In this study, image- and video-based inspection equipment were selected as representative equipment offering both current applicability and high scalability. The proposed technology and system are in the early stages of smart inspection development. Automation (with few or no inspectors) is the final goal, and it is necessary to supplement and develop technologies to this end. Alongside the basic equipment, sensor systems such as accelerometers, displacement meters and tilt sensors linked to monitoring systems are being developed to improve monitoring and regular inspection functions. New utility equipment (e.g., winch cams and monorail cams) are also being developed. Equipment modules to satisfy inspection conditions (i.e., crack and surface damage width) for bridge deterioration items are also being developed. In terms of office technology, if edge computing is used, it is believed that more information can be efficiently provided to on-site inspectors.
Currently, the goal is to collect bridge inspection data, and there are plans to turn it into big data based on a video-based inspection system.
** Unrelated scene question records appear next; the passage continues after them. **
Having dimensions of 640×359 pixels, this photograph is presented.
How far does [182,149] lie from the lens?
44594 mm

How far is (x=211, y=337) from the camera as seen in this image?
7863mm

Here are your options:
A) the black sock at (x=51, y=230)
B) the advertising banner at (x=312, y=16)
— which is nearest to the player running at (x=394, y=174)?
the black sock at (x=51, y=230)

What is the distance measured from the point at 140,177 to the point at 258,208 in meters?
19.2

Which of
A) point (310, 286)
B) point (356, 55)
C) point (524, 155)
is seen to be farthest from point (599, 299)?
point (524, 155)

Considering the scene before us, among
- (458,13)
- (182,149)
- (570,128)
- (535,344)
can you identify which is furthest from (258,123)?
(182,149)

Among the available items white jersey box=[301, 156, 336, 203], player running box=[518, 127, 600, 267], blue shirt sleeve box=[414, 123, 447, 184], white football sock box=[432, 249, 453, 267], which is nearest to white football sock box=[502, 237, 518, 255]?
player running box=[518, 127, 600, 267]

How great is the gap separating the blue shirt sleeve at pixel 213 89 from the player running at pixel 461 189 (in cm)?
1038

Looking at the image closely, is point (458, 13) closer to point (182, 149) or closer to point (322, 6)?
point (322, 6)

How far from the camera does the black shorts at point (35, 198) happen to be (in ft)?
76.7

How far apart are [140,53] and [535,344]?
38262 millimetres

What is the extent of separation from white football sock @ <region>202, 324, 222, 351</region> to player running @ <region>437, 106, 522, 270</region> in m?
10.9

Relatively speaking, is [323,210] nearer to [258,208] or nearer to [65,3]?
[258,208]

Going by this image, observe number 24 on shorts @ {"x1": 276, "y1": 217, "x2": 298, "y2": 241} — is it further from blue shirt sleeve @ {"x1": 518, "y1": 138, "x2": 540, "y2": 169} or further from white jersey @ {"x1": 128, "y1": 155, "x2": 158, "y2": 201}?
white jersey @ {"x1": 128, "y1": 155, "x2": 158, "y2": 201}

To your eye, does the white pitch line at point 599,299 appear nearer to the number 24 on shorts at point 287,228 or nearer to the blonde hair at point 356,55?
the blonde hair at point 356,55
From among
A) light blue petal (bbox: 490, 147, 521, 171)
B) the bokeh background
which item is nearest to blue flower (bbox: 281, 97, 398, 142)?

Based on the data obtained, we will further combine technologies that detect and analyze deterioration items.

Author Contributions

Conceptualization, J.-s.C.; Methodology, Y.C. (Youngjin Choi); Software, D.K.; Formal analysis, Y.C. (Yangrok Choi); Resources, D.K.; Data curation, Y.C. (Youngjin Choi); Writing—review & editing, Y.C. (Youngjin Choi); Project administration, J.-s.C. and J.K. All authors have read and agreed to the published version of the manuscript.

Funding

This research received no external funding.

Conflicts of Interest

The authors declare no conflict of interest.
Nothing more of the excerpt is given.